El tesoro más preciado que tenemos es la fe en Cristo, en la Virgen y en la Iglesia. Como las tres patas de una mesa, que si falta una de ellas, la mesa deja de ser mesa y se convierte en un mueble destartalado e inútil. Esos tres pilares fundamentales: Cristo, la Virgen y la Iglesia, son indispensables para sostener una fe auténtica. Como en todos los tiempos, también hoy, a raíz de un fuerte individualismo que debilita los vínculos comunitarios, la fe corre el riesgo de convertirse en una cuestión meramente individual. No se puede ser creyente y vivir aislado de la comunidad. Sería como pretender ser correntino y renegar de la comunidad correntina: algo absurdo. La fraternidad abre al hombre al sentido cívico a su vocación comunitaria. Donde está Dios, allí hay un pueblo con futuro, donde los beneficios del desarrollo espiritual y material llegan a todos y nadie queda abandonado a su suerte.

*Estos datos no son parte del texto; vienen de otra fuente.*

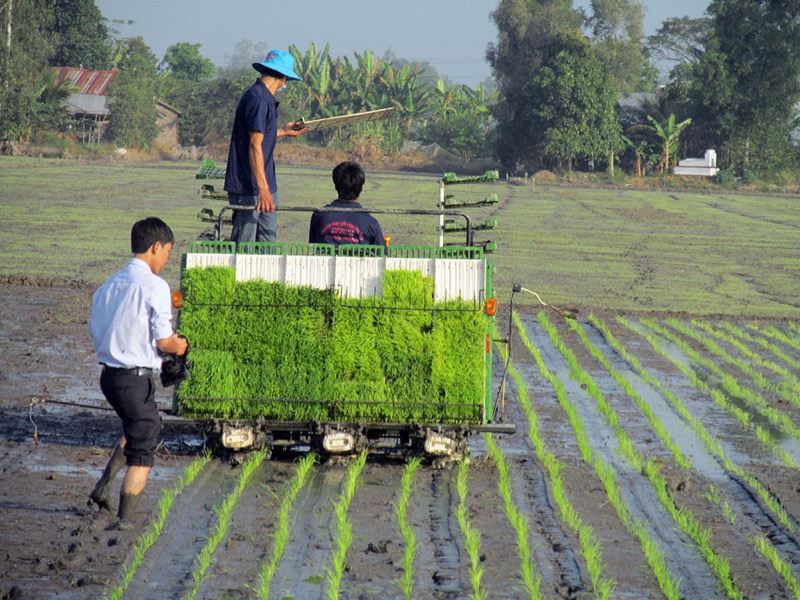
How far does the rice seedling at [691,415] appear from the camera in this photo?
27.0 feet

Así comprendemos que la vocación a la santidad, a la que todos estamos llamados, significa entregarse al servicio del bien común según los principios cristianos, aportando a la vida de la ciudad hombres y mujeres cualificados, coherentes en su comportamiento, fieles al magisterio eclesial y orientadas al bien de todos. En este sentido, la Iglesia estimula fuertemente a los fieles laicos con las palabras del Papa “a vencer todo espíritu de cerrazón, distracción e indiferencia, y a participar en primera persona en la vida pública.” Pero si la vida de fe del cristiano no está fuertemente arraigada en la comunidad eclesial, ¿dónde experimenta esa dimensión más honda de la fraternidad, que se proyecta en el don gratuito y supera la mera coexistencia entre los seres humanos? La fe cristiana es un tesoro incalculable de vida y de humanidad, y nosotros tenemos hoy la enorme responsabilidad de vivirlo en plenitud y de empeñarnos en compartirlo y comunicarlo a las nuevas generaciones. ¡Esta es la misión que nos toca hoy a nosotros!

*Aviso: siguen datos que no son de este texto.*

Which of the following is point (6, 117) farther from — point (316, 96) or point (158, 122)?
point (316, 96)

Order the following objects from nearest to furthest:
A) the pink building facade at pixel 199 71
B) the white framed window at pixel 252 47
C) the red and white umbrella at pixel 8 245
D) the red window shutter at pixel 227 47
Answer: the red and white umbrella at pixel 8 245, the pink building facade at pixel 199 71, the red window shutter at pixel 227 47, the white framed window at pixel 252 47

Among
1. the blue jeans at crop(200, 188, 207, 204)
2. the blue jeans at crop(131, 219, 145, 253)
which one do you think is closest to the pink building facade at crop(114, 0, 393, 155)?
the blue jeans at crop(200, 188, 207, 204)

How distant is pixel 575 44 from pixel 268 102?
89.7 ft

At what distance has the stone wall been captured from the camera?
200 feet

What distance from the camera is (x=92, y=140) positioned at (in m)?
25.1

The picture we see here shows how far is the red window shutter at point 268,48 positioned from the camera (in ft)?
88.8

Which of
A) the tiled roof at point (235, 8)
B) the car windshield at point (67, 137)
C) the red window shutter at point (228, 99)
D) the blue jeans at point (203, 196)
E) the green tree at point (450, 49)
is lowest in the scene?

Nadie puede sentirse al margen del apremiante llamado que nos hace la Iglesia a ser santos y a asumir con audacia y responsabilidad el compromiso misionero. Una misión que deberá distinguirse sobre todo por un acercarse respetuoso y fraterno a la gente, a sus hogares, a su cultura y a su fe, para compartir con ellos el asombro y la alegría por la persona de Jesús y la belleza de su mensaje. “No tenemos otra dicha ni otra prioridad que ser instrumentos del Espíritu de Dios, en Iglesia, para que Jesucristo sea encontrado, seguido, amado, adorado, anunciado y comunicado a todos, no obstante todas las dificultades y resistencias. Este es el mejor servicio -¡su servicio!- que la Iglesia tiene que ofrecer a las personas y naciones”. (Aparecida, 14).

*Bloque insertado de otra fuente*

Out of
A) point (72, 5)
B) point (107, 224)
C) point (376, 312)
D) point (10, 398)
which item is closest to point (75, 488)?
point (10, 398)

La misión se fortalece con la oración. La oración hace presente a Dios y la falta de oración nos aleja de Él. La devoción a Nuestra Señora del Rosario nos brinda un instrumento muy sencillo y práctico para rezar: el Santo Rosario. Rezar el rosario es tan simple como respirar. Es una oración que se hace sin pensar, como respirar. Nadie piensa en respirar, simplemente respira. El rosario es una oración que se repite y no cansa, como las palabras del que ama: cuando las palabras que se repiten cansan es signo de rutina, de falta de profundidad y de amor. ¿Quién se cansa de decir “te amo”, si ama de veras? La oración es, ante todo, una cuestión de amor y en el amor, la repetición no cansa nunca. Tantas veces sentimos que Dios está lejos, sobre todo cuando nos va mal. En las palabras del rosario está la Palabra de Dios: pronunciemos esas palabras y Dios se hará presente en nuestra vida. Su presencia trae paz, alegría y fortaleza para hacer frente a las dificultades de la vida. Además, en esa oración, hay palabras que abarcan la vida entera: hacen referencia al comienzo de toda vida humana, nos sitúan en el ahora de nuestra vida, y, finalmente, en la hora nuestra muerte. Es una oración de un realismo asombroso; tiene en cuenta el cuerpo y el espíritu, al ser humano entero: el cuerpo que nace, debe alimentarse y crecer y, al final, debe morir. Es una oración que nos ayuda a hacernos cargo de nuestra vida y de la vida de los otros, pero no solos, sino con la poderosa ayuda de la Santísima Virgen, cuando le pedimos: Ruega por nosotros, pecadores. Reúnanse para rezarla en las casas, en las plazas, en los templos. Es una excelente oración también para el camino y para los viajes. No lo duden, su recitación abre las puertas para que Dios entre en nuestra vida, en la vida de nuestra familia, de nuestra comunidad: con su presencia todo se ilumina con un nuevo resplandor.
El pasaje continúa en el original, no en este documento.